Scarlet fever is treated at home. Exceptions related to the need for hospitalization apply to patients with moderate and severe scarlet fever. In addition, those patients who are in direct contact with children aged three months to seven years, as well as with schoolchildren of the first and second grades, who at an earlier age did not have had scarlet fever, are subject to hospitalization. The treatment of scarlet fever is based on taking antibiotics (it can be penicillin, amoxiclav, amoxicillin and others). Antibiotics are used for five to seven days. The feasibility of using antibiotics is due to the fact that scarlet fever is a bacterial infection (as opposed to, say, measles and rubella, which are viral infections). In severe cases of scarlet fever, infusion therapy is prescribed. Its purpose is to reduce intoxication. Food should contain a limited amount of protein and be semi-liquid or liquid. The limited content of proteins in food is necessary to avoid the manifestations of allergic reactions of scarlet fever.

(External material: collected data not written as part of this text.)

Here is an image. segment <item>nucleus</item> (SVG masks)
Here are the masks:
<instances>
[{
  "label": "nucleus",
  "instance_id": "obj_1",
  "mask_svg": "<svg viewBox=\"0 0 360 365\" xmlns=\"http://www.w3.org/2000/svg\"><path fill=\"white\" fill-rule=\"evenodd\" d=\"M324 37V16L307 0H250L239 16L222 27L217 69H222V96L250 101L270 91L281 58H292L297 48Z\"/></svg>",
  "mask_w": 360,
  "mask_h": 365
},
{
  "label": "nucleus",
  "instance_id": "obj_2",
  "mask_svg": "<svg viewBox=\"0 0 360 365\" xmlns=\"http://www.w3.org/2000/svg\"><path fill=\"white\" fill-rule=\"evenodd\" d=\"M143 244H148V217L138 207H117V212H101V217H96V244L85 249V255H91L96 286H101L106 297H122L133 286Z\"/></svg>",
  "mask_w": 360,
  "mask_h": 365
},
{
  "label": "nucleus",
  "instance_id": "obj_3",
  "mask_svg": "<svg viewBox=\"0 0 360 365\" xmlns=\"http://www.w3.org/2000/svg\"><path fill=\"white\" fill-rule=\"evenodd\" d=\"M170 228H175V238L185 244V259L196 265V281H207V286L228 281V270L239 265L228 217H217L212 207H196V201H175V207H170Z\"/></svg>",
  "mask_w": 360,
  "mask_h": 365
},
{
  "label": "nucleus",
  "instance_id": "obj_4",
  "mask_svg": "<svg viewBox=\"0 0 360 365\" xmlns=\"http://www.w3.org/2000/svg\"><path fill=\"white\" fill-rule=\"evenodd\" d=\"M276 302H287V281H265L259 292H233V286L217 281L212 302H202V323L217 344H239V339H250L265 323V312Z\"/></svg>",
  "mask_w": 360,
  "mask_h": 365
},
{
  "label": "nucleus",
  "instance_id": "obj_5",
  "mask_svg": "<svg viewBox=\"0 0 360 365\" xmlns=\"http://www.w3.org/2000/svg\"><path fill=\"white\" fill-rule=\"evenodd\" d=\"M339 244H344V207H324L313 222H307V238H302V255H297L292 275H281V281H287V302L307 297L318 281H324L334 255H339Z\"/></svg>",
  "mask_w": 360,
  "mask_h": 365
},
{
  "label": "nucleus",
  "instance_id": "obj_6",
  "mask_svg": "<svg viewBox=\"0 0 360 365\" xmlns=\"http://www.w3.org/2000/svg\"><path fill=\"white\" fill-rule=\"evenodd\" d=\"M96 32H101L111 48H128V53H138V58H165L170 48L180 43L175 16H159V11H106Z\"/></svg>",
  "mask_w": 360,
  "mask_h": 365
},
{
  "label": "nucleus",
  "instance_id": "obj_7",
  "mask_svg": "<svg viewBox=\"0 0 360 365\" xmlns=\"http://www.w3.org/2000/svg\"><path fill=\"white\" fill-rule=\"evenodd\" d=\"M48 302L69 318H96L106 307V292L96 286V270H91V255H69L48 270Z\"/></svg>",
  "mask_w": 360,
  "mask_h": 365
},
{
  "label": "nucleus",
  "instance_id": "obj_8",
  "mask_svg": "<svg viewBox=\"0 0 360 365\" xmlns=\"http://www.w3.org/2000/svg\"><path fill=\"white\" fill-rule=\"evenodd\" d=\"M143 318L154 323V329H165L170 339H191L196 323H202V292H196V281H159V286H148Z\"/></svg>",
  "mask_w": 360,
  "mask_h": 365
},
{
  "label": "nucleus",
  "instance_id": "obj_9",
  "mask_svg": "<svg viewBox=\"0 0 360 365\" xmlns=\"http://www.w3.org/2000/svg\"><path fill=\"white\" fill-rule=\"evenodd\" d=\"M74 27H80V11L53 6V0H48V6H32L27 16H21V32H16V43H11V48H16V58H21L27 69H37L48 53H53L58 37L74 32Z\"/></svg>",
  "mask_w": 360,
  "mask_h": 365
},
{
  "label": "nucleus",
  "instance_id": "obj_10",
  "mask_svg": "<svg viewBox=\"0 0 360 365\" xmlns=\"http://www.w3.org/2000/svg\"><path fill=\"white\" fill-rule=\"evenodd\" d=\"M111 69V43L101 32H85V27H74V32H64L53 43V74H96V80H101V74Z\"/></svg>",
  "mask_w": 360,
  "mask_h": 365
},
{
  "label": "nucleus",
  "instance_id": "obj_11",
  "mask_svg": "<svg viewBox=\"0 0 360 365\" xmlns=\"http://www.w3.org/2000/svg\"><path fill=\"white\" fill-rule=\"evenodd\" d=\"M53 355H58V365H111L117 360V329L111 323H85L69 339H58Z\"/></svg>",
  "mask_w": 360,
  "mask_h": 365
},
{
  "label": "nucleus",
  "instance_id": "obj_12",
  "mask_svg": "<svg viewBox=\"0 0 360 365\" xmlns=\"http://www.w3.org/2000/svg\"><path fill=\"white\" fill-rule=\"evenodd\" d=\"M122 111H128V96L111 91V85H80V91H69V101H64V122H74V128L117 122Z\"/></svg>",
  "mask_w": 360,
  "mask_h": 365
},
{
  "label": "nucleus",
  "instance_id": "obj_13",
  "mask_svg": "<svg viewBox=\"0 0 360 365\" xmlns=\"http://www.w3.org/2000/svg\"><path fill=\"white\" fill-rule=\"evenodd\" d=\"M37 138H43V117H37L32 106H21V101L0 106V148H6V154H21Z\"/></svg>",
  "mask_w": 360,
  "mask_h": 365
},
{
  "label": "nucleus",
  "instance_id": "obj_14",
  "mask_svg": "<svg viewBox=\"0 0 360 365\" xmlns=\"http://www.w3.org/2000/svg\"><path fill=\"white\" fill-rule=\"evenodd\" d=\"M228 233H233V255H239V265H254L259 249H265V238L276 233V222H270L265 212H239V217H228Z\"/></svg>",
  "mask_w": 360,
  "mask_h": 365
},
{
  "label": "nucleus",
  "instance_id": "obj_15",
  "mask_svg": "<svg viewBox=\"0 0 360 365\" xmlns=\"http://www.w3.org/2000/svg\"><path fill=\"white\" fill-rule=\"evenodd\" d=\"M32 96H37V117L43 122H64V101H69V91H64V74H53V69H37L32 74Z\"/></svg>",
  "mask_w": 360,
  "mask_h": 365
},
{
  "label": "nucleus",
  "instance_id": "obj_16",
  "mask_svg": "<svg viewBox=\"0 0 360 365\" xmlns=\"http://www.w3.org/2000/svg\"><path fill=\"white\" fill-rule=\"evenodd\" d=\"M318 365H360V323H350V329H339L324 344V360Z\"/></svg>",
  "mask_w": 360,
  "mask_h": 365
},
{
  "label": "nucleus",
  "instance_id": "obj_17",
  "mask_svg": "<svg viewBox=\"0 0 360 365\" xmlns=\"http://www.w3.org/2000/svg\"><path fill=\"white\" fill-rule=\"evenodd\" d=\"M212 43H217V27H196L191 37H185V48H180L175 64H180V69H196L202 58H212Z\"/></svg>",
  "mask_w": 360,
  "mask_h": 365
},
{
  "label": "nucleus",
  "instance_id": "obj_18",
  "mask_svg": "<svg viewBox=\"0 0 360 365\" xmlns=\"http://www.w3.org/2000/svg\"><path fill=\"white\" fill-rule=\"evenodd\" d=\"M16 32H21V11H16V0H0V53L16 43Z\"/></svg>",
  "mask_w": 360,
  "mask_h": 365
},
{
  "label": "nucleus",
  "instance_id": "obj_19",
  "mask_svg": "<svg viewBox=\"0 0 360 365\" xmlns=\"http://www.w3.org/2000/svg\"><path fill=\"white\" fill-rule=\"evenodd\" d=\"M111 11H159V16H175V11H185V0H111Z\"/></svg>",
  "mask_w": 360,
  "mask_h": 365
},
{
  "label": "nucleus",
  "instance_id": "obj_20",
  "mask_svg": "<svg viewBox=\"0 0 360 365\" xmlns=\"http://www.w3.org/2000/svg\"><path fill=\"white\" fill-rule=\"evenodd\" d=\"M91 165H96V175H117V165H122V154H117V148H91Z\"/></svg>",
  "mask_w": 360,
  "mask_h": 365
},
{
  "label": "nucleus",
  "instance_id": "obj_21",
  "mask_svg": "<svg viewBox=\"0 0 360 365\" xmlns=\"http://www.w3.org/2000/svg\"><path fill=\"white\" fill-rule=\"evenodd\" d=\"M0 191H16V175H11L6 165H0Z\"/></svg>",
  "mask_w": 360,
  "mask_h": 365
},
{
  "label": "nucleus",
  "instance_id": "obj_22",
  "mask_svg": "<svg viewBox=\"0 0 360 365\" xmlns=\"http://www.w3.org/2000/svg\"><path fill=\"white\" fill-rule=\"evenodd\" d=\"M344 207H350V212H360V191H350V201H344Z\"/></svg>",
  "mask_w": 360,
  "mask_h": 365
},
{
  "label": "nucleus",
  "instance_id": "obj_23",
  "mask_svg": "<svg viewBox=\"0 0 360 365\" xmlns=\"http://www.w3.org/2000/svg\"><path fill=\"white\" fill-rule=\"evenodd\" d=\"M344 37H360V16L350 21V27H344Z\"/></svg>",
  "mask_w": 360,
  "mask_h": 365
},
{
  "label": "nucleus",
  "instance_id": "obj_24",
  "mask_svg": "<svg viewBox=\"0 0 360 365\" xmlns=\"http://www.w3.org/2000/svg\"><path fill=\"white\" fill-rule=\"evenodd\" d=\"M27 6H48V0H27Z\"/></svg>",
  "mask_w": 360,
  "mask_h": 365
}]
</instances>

Scarlet fever requires isolation of the patient. This is necessary in order to prevent an increase in the number of cases. The patient must be isolated in a separate room. He should also be provided with his own towel and dishes. Isolation with scarlet fever continues throughout the illness. Its duration should not be less than ten days from the moment the first signs of the disease appear. In addition, as for children who attend any preschool institutions, as well as the first two grades of primary school, additional isolation is necessary for them from the children's collective for twelve days after the final recovery. If a child (attending primary classes or preschool institutions) has been in contact with a patient with scarlet fever and has not had this disease before, then his isolation is necessary for a period of seven to seventeen days (depending on the duration of contact - single or permanent).